### SUPPLIED MATERIAL:

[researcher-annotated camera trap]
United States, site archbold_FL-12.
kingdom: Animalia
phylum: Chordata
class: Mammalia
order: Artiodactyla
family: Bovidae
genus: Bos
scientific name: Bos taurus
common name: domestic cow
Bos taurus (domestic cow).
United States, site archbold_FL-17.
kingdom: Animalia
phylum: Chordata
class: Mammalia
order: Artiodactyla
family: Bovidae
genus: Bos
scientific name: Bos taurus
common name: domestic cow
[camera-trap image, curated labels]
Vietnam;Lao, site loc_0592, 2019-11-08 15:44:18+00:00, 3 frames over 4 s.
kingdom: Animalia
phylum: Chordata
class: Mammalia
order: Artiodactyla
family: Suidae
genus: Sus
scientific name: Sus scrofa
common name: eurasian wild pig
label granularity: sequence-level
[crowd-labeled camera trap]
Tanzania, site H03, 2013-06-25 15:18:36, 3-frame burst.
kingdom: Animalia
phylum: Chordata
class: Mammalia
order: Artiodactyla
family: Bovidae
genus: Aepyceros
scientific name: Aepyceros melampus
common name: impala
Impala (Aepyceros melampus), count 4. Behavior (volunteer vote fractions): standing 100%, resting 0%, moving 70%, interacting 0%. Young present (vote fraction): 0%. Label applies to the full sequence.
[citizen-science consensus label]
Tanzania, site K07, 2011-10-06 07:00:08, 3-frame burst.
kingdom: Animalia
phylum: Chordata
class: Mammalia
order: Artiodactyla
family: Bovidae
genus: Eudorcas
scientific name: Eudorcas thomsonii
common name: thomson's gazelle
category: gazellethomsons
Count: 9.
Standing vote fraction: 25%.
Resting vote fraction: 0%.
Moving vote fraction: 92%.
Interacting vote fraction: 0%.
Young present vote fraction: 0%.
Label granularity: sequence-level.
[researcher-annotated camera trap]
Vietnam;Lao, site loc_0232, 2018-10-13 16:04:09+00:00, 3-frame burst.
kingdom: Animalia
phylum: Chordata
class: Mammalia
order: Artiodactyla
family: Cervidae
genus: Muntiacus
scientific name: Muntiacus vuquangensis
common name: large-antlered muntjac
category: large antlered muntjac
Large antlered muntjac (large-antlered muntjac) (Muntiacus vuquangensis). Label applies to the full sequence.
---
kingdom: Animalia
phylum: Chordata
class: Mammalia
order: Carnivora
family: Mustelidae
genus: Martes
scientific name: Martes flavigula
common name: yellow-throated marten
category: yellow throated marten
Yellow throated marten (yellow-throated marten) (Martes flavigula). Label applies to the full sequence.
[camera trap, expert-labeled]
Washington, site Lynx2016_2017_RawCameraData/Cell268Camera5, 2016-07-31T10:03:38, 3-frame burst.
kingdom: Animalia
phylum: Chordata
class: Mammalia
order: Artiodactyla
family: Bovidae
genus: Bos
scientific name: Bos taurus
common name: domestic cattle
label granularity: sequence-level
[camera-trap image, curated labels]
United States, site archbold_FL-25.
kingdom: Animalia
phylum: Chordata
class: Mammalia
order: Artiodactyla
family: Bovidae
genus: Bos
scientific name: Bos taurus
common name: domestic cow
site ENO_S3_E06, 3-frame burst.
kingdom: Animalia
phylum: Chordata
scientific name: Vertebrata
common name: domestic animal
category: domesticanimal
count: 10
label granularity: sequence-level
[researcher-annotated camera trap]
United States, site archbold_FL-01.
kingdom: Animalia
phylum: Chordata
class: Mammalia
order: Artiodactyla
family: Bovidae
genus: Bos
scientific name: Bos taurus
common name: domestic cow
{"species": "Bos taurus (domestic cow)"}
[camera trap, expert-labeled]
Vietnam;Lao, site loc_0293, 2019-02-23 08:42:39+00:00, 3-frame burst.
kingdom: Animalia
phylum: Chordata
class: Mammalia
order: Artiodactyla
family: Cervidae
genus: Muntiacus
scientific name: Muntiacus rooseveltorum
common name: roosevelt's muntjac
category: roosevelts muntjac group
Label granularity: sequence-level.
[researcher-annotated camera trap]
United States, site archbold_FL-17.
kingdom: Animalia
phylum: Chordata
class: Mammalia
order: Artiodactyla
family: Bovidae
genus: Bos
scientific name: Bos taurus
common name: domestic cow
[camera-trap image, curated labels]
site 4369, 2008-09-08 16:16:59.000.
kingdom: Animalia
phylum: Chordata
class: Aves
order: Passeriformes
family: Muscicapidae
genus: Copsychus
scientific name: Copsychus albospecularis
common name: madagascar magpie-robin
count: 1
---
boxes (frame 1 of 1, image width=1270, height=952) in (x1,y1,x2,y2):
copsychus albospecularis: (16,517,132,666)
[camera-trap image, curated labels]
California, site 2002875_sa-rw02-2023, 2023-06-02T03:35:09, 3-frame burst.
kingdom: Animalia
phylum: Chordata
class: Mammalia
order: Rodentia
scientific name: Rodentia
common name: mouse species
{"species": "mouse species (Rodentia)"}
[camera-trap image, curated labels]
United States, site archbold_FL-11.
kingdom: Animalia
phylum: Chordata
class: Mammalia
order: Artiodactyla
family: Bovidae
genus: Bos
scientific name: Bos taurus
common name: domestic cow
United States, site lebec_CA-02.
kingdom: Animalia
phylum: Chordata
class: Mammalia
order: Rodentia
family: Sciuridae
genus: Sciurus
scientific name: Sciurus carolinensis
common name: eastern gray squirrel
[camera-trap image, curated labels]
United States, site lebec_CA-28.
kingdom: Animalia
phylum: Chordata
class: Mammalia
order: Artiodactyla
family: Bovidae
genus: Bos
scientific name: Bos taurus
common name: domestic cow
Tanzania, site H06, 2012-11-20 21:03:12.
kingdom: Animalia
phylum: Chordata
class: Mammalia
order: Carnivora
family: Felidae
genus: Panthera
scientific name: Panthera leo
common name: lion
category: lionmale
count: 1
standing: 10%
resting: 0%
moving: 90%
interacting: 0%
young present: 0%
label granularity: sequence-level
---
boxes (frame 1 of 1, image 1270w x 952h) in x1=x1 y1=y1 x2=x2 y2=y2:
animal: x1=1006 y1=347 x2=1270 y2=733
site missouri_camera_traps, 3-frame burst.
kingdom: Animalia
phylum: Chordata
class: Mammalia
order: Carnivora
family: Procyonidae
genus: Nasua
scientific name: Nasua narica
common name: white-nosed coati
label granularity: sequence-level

### ASSIGNED TASK:
Every entry should be given again exactly as written.

### ANSWER FOR THIS EXERCISE:
[researcher-annotated camera trap]
United States, site archbold_FL-12.
kingdom: Animalia
phylum: Chordata
class: Mammalia
order: Artiodactyla
family: Bovidae
genus: Bos
scientific name: Bos taurus
common name: domestic cow
Bos taurus (domestic cow).
United States, site archbold_FL-17.
kingdom: Animalia
phylum: Chordata
class: Mammalia
order: Artiodactyla
family: Bovidae
genus: Bos
scientific name: Bos taurus
common name: domestic cow
[camera-trap image, curated labels]
Vietnam;Lao, site loc_0592, 2019-11-08 15:44:18+00:00, 3 frames over 4 s.
kingdom: Animalia
phylum: Chordata
class: Mammalia
order: Artiodactyla
family: Suidae
genus: Sus
scientific name: Sus scrofa
common name: eurasian wild pig
label granularity: sequence-level
[crowd-labeled camera trap]
Tanzania, site H03, 2013-06-25 15:18:36, 3-frame burst.
kingdom: Animalia
phylum: Chordata
class: Mammalia
order: Artiodactyla
family: Bovidae
genus: Aepyceros
scientific name: Aepyceros melampus
common name: impala
Impala (Aepyceros melampus), count 4. Behavior (volunteer vote fractions): standing 100%, resting 0%, moving 70%, interacting 0%. Young present (vote fraction): 0%. Label applies to the full sequence.
[citizen-science consensus label]
Tanzania, site K07, 2011-10-06 07:00:08, 3-frame burst.
kingdom: Animalia
phylum: Chordata
class: Mammalia
order: Artiodactyla
family: Bovidae
genus: Eudorcas
scientific name: Eudorcas thomsonii
common name: thomson's gazelle
category: gazellethomsons
Count: 9.
Standing vote fraction: 25%.
Resting vote fraction: 0%.
Moving vote fraction: 92%.
Interacting vote fraction: 0%.
Young present vote fraction: 0%.
Label granularity: sequence-level.
[researcher-annotated camera trap]
Vietnam;Lao, site loc_0232, 2018-10-13 16:04:09+00:00, 3-frame burst.
kingdom: Animalia
phylum: Chordata
class: Mammalia
order: Artiodactyla
family: Cervidae
genus: Muntiacus
scientific name: Muntiacus vuquangensis
common name: large-antlered muntjac
category: large antlered muntjac
Large antlered muntjac (large-antlered muntjac) (Muntiacus vuquangensis). Label applies to the full sequence.
---
kingdom: Animalia
phylum: Chordata
class: Mammalia
order: Carnivora
family: Mustelidae
genus: Martes
scientific name: Martes flavigula
common name: yellow-throated marten
category: yellow throated marten
Yellow throated marten (yellow-throated marten) (Martes flavigula). Label applies to the full sequence.
[camera trap, expert-labeled]
Washington, site Lynx2016_2017_RawCameraData/Cell268Camera5, 2016-07-31T10:03:38, 3-frame burst.
kingdom: Animalia
phylum: Chordata
class: Mammalia
order: Artiodactyla
family: Bovidae
genus: Bos
scientific name: Bos taurus
common name: domestic cattle
label granularity: sequence-level
[camera-trap image, curated labels]
United States, site archbold_FL-25.
kingdom: Animalia
phylum: Chordata
class: Mammalia
order: Artiodactyla
family: Bovidae
genus: Bos
scientific name: Bos taurus
common name: domestic cow
site ENO_S3_E06, 3-frame burst.
kingdom: Animalia
phylum: Chordata
scientific name: Vertebrata
common name: domestic animal
category: domesticanimal
count: 10
label granularity: sequence-level
[researcher-annotated camera trap]
United States, site archbold_FL-01.
kingdom: Animalia
phylum: Chordata
class: Mammalia
order: Artiodactyla
family: Bovidae
genus: Bos
scientific name: Bos taurus
common name: domestic cow
{"species": "Bos taurus (domestic cow)"}
[camera trap, expert-labeled]
Vietnam;Lao, site loc_0293, 2019-02-23 08:42:39+00:00, 3-frame burst.
kingdom: Animalia
phylum: Chordata
class: Mammalia
order: Artiodactyla
family: Cervidae
genus: Muntiacus
scientific name: Muntiacus rooseveltorum
common name: roosevelt's muntjac
category: roosevelts muntjac group
Label granularity: sequence-level.
[researcher-annotated camera trap]
United States, site archbold_FL-17.
kingdom: Animalia
phylum: Chordata
class: Mammalia
order: Artiodactyla
family: Bovidae
genus: Bos
scientific name: Bos taurus
common name: domestic cow
[camera-trap image, curated labels]
site 4369, 2008-09-08 16:16:59.000.
kingdom: Animalia
phylum: Chordata
class: Aves
order: Passeriformes
family: Muscicapidae
genus: Copsychus
scientific name: Copsychus albospecularis
common name: madagascar magpie-robin
count: 1
---
boxes (frame 1 of 1, image width=1270, height=952) in (x1,y1,x2,y2):
copsychus albospecularis: (16,517,132,666)
[camera-trap image, curated labels]
California, site 2002875_sa-rw02-2023, 2023-06-02T03:35:09, 3-frame burst.
kingdom: Animalia
phylum: Chordata
class: Mammalia
order: Rodentia
scientific name: Rodentia
common name: mouse species
{"species": "mouse species (Rodentia)"}
[camera-trap image, curated labels]
United States, site archbold_FL-11.
kingdom: Animalia
phylum: Chordata
class: Mammalia
order: Artiodactyla
family: Bovidae
genus: Bos
scientific name: Bos taurus
common name: domestic cow
United States, site lebec_CA-02.
kingdom: Animalia
phylum: Chordata
class: Mammalia
order: Rodentia
family: Sciuridae
genus: Sciurus
scientific name: Sciurus carolinensis
common name: eastern gray squirrel
[camera-trap image, curated labels]
United States, site lebec_CA-28.
kingdom: Animalia
phylum: Chordata
class: Mammalia
order: Artiodactyla
family: Bovidae
genus: Bos
scientific name: Bos taurus
common name: domestic cow
Tanzania, site H06, 2012-11-20 21:03:12.
kingdom: Animalia
phylum: Chordata
class: Mammalia
order: Carnivora
family: Felidae
genus: Panthera
scientific name: Panthera leo
common name: lion
category: lionmale
count: 1
standing: 10%
resting: 0%
moving: 90%
interacting: 0%
young present: 0%
label granularity: sequence-level
---
boxes (frame 1 of 1, image 1270w x 952h) in x1=x1 y1=y1 x2=x2 y2=y2:
animal: x1=1006 y1=347 x2=1270 y2=733
site missouri_camera_traps, 3-frame burst.
kingdom: Animalia
phylum: Chordata
class: Mammalia
order: Carnivora
family: Procyonidae
genus: Nasua
scientific name: Nasua narica
common name: white-nosed coati
label granularity: sequence-level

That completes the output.